Banks Face Billions in Money Laundering Fines

. November 21, 2012

The Washington Post recently reported that London-based bank HSBC set aside $1.5 billion to cover potential fines, settlements, and other expenses related to a money laundering probe by the Department of Justice (DOJ) and banking regulators. HSBC is facing both civil and criminal charges.

Historically, banking regulators primarily handled money-laundering investigations, but DOJ has recently launched several of its own criminal cases under the Bank Secrecy Act (BSA). The BSA requires financial institutions and their employees to combat money laundering. Michael Dawson, managing director of Promontory Financial Group, noted "the involvement of the Department of Justice in sanctions and enforcement actions is much greater now than it was five years ago, and the size of the fines has increased by a factor of 10 or more."
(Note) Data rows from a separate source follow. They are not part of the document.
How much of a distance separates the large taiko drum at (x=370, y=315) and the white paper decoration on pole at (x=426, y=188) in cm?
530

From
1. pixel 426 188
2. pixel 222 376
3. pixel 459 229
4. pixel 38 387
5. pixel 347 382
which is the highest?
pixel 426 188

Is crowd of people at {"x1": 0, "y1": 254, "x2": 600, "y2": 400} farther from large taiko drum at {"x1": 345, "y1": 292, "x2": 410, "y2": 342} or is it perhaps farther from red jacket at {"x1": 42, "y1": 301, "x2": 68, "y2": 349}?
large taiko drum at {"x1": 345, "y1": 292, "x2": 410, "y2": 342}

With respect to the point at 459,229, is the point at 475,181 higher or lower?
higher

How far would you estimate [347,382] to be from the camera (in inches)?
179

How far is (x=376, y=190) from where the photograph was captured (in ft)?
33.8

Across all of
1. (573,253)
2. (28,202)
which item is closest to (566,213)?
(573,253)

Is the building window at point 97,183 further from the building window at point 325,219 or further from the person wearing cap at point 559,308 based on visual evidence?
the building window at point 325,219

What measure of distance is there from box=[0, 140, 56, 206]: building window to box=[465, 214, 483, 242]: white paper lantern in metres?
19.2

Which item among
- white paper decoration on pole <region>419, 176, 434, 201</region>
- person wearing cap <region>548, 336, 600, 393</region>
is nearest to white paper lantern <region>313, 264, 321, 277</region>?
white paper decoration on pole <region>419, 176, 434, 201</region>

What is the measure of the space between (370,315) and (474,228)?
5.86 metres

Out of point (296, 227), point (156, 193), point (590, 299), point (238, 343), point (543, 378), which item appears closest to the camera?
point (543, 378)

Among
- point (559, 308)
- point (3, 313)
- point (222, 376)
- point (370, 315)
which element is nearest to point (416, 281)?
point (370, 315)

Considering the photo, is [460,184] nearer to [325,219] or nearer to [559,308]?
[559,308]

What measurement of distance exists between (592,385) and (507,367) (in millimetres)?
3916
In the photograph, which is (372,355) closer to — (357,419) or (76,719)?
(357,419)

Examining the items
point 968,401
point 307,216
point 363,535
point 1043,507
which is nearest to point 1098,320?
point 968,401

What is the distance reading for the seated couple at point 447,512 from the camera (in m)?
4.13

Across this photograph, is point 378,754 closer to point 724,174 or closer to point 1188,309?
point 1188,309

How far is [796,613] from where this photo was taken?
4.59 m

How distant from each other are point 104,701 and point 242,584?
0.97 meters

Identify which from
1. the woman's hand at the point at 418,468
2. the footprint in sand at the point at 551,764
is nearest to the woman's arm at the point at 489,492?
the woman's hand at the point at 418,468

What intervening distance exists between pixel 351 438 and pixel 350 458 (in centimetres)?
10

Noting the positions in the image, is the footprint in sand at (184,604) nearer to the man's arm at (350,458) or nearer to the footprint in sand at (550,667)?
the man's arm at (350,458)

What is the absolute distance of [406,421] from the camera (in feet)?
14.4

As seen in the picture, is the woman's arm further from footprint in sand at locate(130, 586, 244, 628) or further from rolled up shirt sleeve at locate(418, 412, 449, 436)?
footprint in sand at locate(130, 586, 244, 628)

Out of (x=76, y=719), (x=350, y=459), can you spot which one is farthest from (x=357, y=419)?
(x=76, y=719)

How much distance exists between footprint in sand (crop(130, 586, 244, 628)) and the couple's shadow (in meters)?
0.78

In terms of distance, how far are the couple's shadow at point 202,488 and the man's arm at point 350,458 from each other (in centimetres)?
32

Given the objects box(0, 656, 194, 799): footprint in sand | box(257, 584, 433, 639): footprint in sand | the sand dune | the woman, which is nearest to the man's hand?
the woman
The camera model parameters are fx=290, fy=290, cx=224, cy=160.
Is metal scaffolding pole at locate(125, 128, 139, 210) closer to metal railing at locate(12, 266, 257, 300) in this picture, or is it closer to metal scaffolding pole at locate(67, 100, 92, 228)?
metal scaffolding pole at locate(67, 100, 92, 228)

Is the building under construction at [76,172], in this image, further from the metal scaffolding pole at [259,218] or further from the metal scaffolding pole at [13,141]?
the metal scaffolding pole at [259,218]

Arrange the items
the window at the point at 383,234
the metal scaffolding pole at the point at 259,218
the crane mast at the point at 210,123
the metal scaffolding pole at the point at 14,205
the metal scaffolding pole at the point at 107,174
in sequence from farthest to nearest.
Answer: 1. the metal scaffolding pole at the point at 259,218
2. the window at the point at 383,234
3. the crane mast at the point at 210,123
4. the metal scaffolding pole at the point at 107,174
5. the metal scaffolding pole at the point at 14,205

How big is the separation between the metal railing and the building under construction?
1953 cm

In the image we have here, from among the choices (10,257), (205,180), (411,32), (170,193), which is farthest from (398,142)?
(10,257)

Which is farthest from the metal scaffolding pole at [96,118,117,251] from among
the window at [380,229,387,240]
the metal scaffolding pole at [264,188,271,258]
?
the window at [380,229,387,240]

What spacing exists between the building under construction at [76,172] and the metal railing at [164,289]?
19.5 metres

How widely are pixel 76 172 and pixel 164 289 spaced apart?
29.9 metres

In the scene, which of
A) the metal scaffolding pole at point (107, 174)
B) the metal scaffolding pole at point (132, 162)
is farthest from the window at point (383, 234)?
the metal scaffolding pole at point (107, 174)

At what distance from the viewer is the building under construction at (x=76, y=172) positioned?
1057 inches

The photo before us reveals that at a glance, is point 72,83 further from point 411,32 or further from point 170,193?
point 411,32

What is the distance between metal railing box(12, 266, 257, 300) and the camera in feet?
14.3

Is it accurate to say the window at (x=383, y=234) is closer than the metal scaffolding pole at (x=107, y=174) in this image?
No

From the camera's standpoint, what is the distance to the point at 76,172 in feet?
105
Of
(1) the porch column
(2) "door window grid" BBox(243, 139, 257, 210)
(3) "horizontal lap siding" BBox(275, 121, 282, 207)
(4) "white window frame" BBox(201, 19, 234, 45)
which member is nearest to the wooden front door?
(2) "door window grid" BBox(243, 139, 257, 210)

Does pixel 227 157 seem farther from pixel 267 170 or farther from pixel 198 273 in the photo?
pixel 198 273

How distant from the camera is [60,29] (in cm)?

According to the article, in 2010 DOJ fined Wachovia $110 million for violating the BSA by failing to stop millions in Colombian and Mexican drug money from being laundered through its bank accounts.

The U.S. Treasury's Office of Foreign Assets Control (OFAC) has also increased money laundering fines. In 2011, OFAC fined 21 companies a total of $91 million. Through October 2012, OFAC fined 11 companies a total of $623 million.

Some speculate that the agencies' increased money laundering focus is due to congressional criticism that they were previously slow to act. Others posit that resources were reallocated to deal with the financial crisis for the past few years.